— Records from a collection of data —
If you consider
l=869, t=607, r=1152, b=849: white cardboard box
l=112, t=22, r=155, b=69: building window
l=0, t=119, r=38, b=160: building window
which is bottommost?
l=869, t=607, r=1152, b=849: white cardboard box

---

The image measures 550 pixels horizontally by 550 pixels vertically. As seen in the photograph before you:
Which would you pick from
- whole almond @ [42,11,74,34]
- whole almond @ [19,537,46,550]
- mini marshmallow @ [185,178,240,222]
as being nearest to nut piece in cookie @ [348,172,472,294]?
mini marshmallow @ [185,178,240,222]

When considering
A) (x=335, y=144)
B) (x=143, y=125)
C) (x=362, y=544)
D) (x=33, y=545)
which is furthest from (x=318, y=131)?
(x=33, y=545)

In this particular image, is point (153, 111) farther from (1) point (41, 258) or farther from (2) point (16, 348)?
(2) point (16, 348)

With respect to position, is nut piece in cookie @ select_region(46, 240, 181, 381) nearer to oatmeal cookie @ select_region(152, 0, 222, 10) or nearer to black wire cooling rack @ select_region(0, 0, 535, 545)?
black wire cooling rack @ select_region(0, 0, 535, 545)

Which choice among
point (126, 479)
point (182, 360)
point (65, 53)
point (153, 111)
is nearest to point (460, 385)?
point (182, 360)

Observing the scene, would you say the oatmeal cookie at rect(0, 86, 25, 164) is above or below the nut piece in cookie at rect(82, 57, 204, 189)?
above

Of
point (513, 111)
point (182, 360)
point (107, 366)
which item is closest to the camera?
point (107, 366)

— WRITTEN TASK —
Extract every line of the material that contains the word "would", treating uppercase and lowercase letters as different.

— RESULT —
Which would you pick from
Observing the scene, would you say the oatmeal cookie at rect(0, 86, 25, 164) is above or below the nut piece in cookie at rect(82, 57, 204, 189)?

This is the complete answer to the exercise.